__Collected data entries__
_____

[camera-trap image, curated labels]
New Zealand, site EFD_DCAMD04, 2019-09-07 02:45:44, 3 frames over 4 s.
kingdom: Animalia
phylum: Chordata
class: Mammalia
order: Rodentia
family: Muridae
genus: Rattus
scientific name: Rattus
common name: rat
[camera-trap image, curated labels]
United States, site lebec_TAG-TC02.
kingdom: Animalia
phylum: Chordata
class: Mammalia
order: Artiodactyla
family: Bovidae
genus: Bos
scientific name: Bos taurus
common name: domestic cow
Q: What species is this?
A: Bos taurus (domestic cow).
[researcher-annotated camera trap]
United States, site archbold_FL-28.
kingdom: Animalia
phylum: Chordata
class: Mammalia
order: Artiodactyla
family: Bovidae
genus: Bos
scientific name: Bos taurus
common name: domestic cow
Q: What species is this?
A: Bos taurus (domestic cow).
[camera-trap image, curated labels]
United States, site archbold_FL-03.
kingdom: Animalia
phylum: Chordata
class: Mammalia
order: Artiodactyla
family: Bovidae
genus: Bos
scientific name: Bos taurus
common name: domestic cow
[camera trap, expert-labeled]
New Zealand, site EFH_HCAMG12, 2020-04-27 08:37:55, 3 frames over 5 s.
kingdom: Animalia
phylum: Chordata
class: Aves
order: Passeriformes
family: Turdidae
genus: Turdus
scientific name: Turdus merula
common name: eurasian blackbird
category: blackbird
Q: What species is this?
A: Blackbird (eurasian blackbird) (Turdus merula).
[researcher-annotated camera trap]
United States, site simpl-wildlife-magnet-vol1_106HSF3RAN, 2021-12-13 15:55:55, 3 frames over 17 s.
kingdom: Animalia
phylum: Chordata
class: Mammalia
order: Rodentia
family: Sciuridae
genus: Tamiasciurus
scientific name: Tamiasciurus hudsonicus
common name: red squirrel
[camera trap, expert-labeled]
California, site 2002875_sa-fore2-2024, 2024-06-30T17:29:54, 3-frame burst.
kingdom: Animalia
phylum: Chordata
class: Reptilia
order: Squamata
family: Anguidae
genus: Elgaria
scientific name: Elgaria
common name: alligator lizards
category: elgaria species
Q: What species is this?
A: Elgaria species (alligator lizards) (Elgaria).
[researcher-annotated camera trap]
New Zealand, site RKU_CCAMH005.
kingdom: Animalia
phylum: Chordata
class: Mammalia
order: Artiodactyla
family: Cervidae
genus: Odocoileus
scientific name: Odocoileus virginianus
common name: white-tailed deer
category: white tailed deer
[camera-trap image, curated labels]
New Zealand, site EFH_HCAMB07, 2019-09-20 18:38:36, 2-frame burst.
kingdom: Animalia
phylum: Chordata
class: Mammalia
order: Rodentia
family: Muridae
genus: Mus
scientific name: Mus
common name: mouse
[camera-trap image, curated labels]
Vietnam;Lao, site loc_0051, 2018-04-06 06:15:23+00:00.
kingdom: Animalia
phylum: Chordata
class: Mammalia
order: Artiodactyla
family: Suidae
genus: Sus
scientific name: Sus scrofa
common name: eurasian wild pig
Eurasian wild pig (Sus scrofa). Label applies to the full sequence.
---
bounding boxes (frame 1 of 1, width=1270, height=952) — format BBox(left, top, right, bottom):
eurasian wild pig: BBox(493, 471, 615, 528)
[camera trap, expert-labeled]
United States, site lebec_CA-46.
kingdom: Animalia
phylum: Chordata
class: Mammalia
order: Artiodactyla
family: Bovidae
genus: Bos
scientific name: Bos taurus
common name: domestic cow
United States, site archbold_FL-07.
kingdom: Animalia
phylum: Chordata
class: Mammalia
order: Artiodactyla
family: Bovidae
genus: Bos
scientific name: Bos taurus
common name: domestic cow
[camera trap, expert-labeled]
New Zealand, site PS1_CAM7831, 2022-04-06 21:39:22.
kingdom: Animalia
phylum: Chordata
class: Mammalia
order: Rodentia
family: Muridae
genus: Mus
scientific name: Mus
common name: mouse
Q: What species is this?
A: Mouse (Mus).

_____

__Work instructions__
Could you write out all the entries word for word?

__The answer__
[camera-trap image, curated labels]
New Zealand, site EFD_DCAMD04, 2019-09-07 02:45:44, 3 frames over 4 s.
kingdom: Animalia
phylum: Chordata
class: Mammalia
order: Rodentia
family: Muridae
genus: Rattus
scientific name: Rattus
common name: rat
[camera-trap image, curated labels]
United States, site lebec_TAG-TC02.
kingdom: Animalia
phylum: Chordata
class: Mammalia
order: Artiodactyla
family: Bovidae
genus: Bos
scientific name: Bos taurus
common name: domestic cow
Q: What species is this?
A: Bos taurus (domestic cow).
[researcher-annotated camera trap]
United States, site archbold_FL-28.
kingdom: Animalia
phylum: Chordata
class: Mammalia
order: Artiodactyla
family: Bovidae
genus: Bos
scientific name: Bos taurus
common name: domestic cow
Q: What species is this?
A: Bos taurus (domestic cow).
[camera-trap image, curated labels]
United States, site archbold_FL-03.
kingdom: Animalia
phylum: Chordata
class: Mammalia
order: Artiodactyla
family: Bovidae
genus: Bos
scientific name: Bos taurus
common name: domestic cow
[camera trap, expert-labeled]
New Zealand, site EFH_HCAMG12, 2020-04-27 08:37:55, 3 frames over 5 s.
kingdom: Animalia
phylum: Chordata
class: Aves
order: Passeriformes
family: Turdidae
genus: Turdus
scientific name: Turdus merula
common name: eurasian blackbird
category: blackbird
Q: What species is this?
A: Blackbird (eurasian blackbird) (Turdus merula).
[researcher-annotated camera trap]
United States, site simpl-wildlife-magnet-vol1_106HSF3RAN, 2021-12-13 15:55:55, 3 frames over 17 s.
kingdom: Animalia
phylum: Chordata
class: Mammalia
order: Rodentia
family: Sciuridae
genus: Tamiasciurus
scientific name: Tamiasciurus hudsonicus
common name: red squirrel
[camera trap, expert-labeled]
California, site 2002875_sa-fore2-2024, 2024-06-30T17:29:54, 3-frame burst.
kingdom: Animalia
phylum: Chordata
class: Reptilia
order: Squamata
family: Anguidae
genus: Elgaria
scientific name: Elgaria
common name: alligator lizards
category: elgaria species
Q: What species is this?
A: Elgaria species (alligator lizards) (Elgaria).
[researcher-annotated camera trap]
New Zealand, site RKU_CCAMH005.
kingdom: Animalia
phylum: Chordata
class: Mammalia
order: Artiodactyla
family: Cervidae
genus: Odocoileus
scientific name: Odocoileus virginianus
common name: white-tailed deer
category: white tailed deer
[camera-trap image, curated labels]
New Zealand, site EFH_HCAMB07, 2019-09-20 18:38:36, 2-frame burst.
kingdom: Animalia
phylum: Chordata
class: Mammalia
order: Rodentia
family: Muridae
genus: Mus
scientific name: Mus
common name: mouse
[camera-trap image, curated labels]
Vietnam;Lao, site loc_0051, 2018-04-06 06:15:23+00:00.
kingdom: Animalia
phylum: Chordata
class: Mammalia
order: Artiodactyla
family: Suidae
genus: Sus
scientific name: Sus scrofa
common name: eurasian wild pig
Eurasian wild pig (Sus scrofa). Label applies to the full sequence.
---
bounding boxes (frame 1 of 1, width=1270, height=952) — format BBox(left, top, right, bottom):
eurasian wild pig: BBox(493, 471, 615, 528)
[camera trap, expert-labeled]
United States, site lebec_CA-46.
kingdom: Animalia
phylum: Chordata
class: Mammalia
order: Artiodactyla
family: Bovidae
genus: Bos
scientific name: Bos taurus
common name: domestic cow
United States, site archbold_FL-07.
kingdom: Animalia
phylum: Chordata
class: Mammalia
order: Artiodactyla
family: Bovidae
genus: Bos
scientific name: Bos taurus
common name: domestic cow
[camera trap, expert-labeled]
New Zealand, site PS1_CAM7831, 2022-04-06 21:39:22.
kingdom: Animalia
phylum: Chordata
class: Mammalia
order: Rodentia
family: Muridae
genus: Mus
scientific name: Mus
common name: mouse
Q: What species is this?
A: Mouse (Mus).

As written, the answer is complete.